Dans le spectre électromagnétique, la bande des fréquences térahertz s’étend de 100 GHz à 30 THz[1]. Elle est aussi parfois désignée par le terme « infrarouge lointain ». Tous les objets dont la température est inférieure à environ 65°C émettent en permanence des « rayons T », y compris notre organisme et tous les corps qui nous entourent. Les émetteurs Wi-Fi, par exemple émettent également ces ondes de haute fréquence qui se situent sur le spectre entre les micro-ondes et l’infrarouge « proche ». Ces « rayons T » sont invisibles, contrairement aux rayons lumineux émis par les corps beaucoup plus chauds comme le Soleil et les étoiles ainsi que les lampes qui nous éclairent. Bien que nous ne nous en rendions pas compte, nous baignons donc continuellement dans une « soupe » d’ondes terahertz. Celles-ci, comme toutes les autres ondes électromagnétiques, transportent de l’énergie. Nous le savons puisque nous pouvons par exemple transformer la lumière en électricité avec des cellules photovoltaïques.

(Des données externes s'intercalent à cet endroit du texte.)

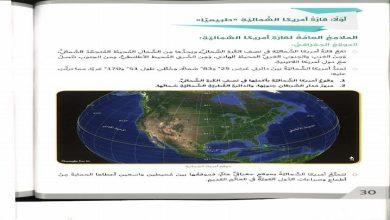 Photo of حل درس أمريكا الشمالية دراسات اجتماعية صف سابع فصل ثالث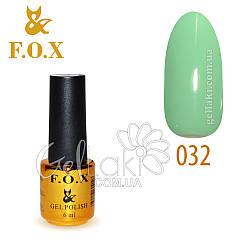 Гель-лак Fox №032, 6 мл (пастельный зеленый)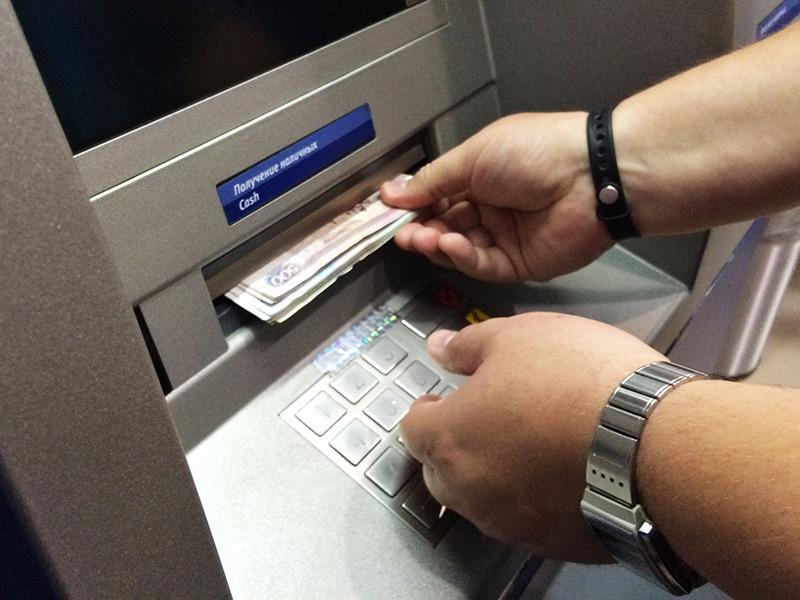 По данным ЦБ РФ, с января по сентябрь 2017 года граждане сократили объем снятых в банкоматах наличных средств впервые за 10 лет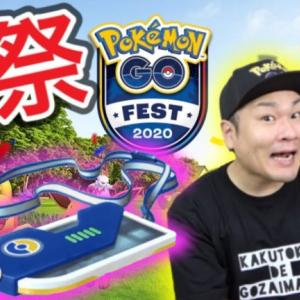 Pokémon GO Fest 2020詳細情報!チケットは買うべきか!?【ポケモンGO】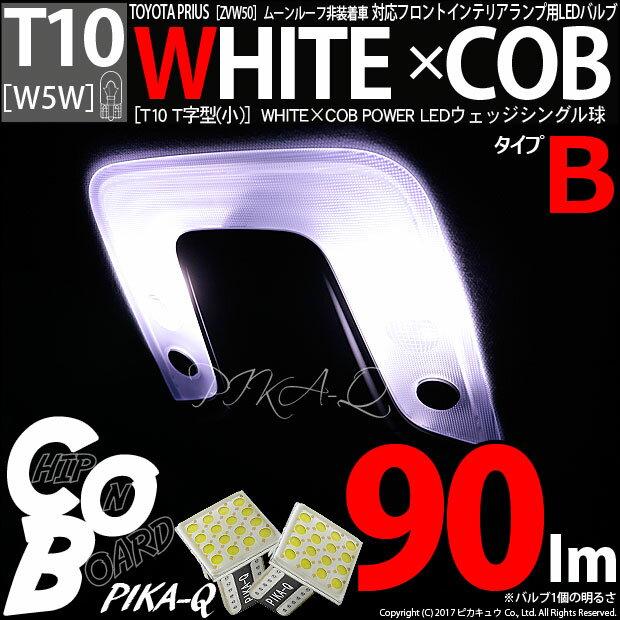 【室内灯】トヨタ プリウス[ZVW50](ムーンルーフ非装着車)フロントインテリアランプ対応 T10 WHITE×COB(ホワイトシーオービー)パワーLEDウェッジバルブ[T字型][タイプB]LEDカラー:ホワイト6600K 全光束:90ルーメン 入数:2個(3-D-7)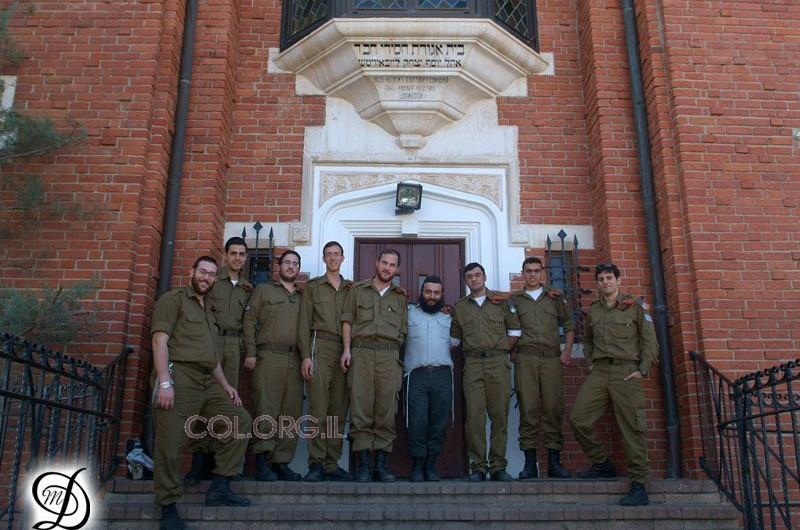 בית '770' אירח יום עיון של הרבנות הצבאית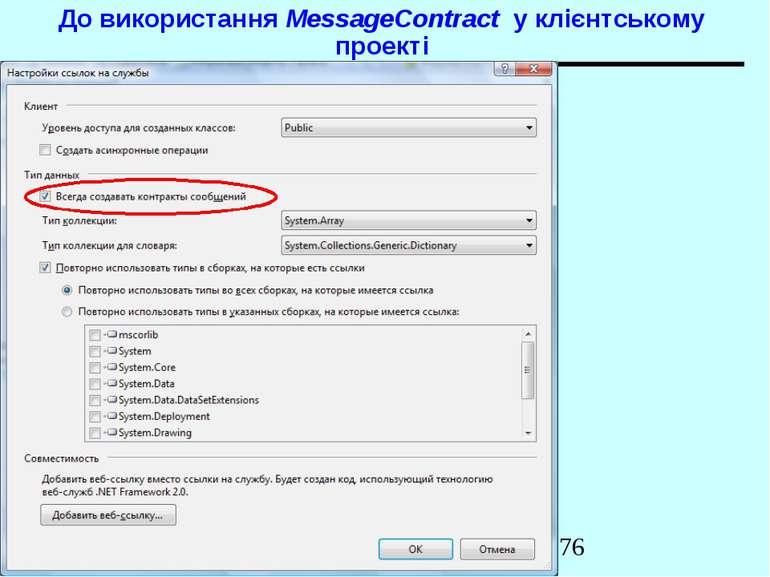 До використання MessageContract у клієнтському проекті WCF - 2010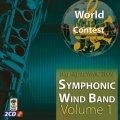 CD  世界音楽コンクール(WMC)2009:吹奏楽の部 Vol. 1(2枚組)
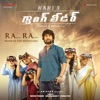 Ra Ra Roar of the Revengers From Gang Leader Single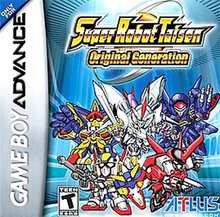 Super Robot Taisen - Original Generation Coverart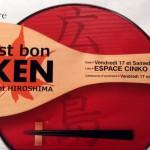 フランスで広島フェアに最中種を展示・出展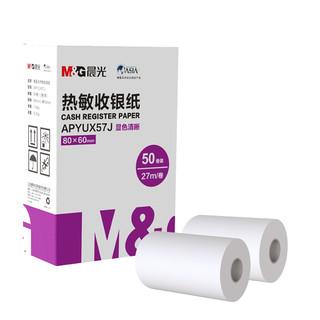 M&G 晨光 文具27m热敏收银纸 银联刷卡机打印纸 80*60mm移动点单热敏纸 50卷/箱APYUX57J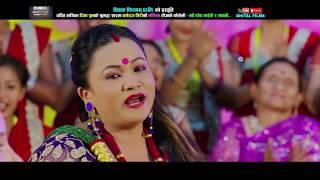 नवै डाँडा  माईती र मावली  || New Nepali Teej Song 2075, 2018 || Tika Pun , Dharmaraj Giri & Dipasa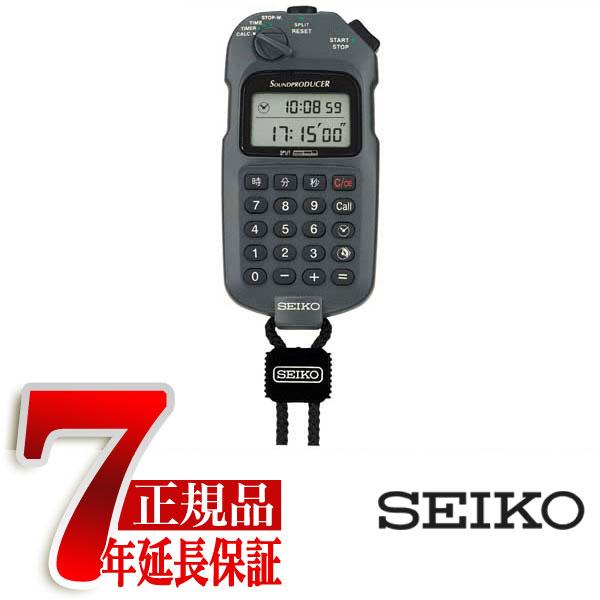 【SEIKO】 ストップウォッチ サウンドプロデューサー グレー SVAX001【あす楽】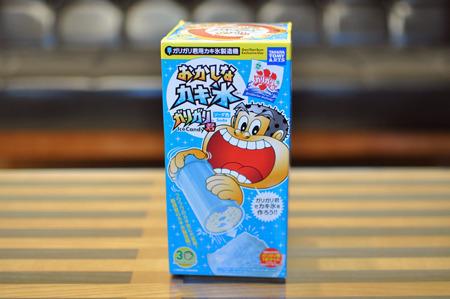 ガリガリ君 おかしなカキ氷 ソーダ色。ソーダ色ってなんだ。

Bien que les rayons T soient beaucoup moins énergétiques que les rayons lumineux, il serait évidemment intéressant de pouvoir exploiter cette énergie gratuite qui nous entoure en permanence, de jour comme de nuit. Mais, jusqu’il y a peu, personne n’avait encore trouvé le moyen de la capter et de la convertir en électricité.

Ces dernières décennies, des chercheurs ont bien tenté d’utiliser des redresseurs à diodes, semblables à ceux que nous utilisons pour convertir les ondes radio en courant continu. Ces redresseurs fonctionnent très bien pour les basses fréquences, mais leur utilisation n’a pas été probante pour la plage des ondes terahertz : les expériences menées pour tenter de convertir ce type d’ondes en courant continu n’ont été concluantes qu’à des températures « ultra-froides », les rendant peu pratiques pour une utilisation courante.

Les chercheurs ont exploité les propriétés du graphène

Des scientifiques du Massachusetts Institute of Technology (MIT) ont donc exploré une autre voie. Ils se sont basés sur le comportement « quantique » du graphène, un matériau bidimensionnel[2] cristallin constitué d’atomes de carbone. C’est le constituant du graphite que nous utilisons par exemple dans les mines de nos crayons. Il se trouve à l’état naturel dans les gisements de graphite.
Outre son très faible taux d’impuretés, l’une des propriétés spectaculaires du graphène est de posséder des électrons dont la masse apparente est nulle (je vous épargne les explications scientifiques). Les électrons se déplacent sur le graphène à la vitesse de 1.000 km/s, soit presque 150 fois la vitesse des électrons dans le silicium.  Grâce à ses propriétés de cristal bidimensionnel et à une capacité récemment découverte d’auto-refroidissement très rapide, un transistor de graphène ne s’échauffe que très peu.

Les chercheurs du MIT ont découvert qu’en combinant le graphène à du nitrure de bore ils obtenaient un matériau capable, sous l’effet des ondes terahertz, de dévier la trajectoire de tous les électrons dans une seule direction, créant donc ainsi un courant continu. Ils ont alors imaginé un « redresseur térahertz », constitué d’un petit carré de graphène posé sur une couche de nitrure de bore et doté d’une antenne chargée de collecter et de concentrer le rayonnement térahertz ambiant, en augmentant suffisamment son signal pour le convertir en courant continu.
L’équipe a récemment fait breveter son concept et publié sa découverte dans la revue ScienceAdvanced. Elle travaille maintenant  à la mise au point d’un appareil capable de produire du courant pour des applications pratiques.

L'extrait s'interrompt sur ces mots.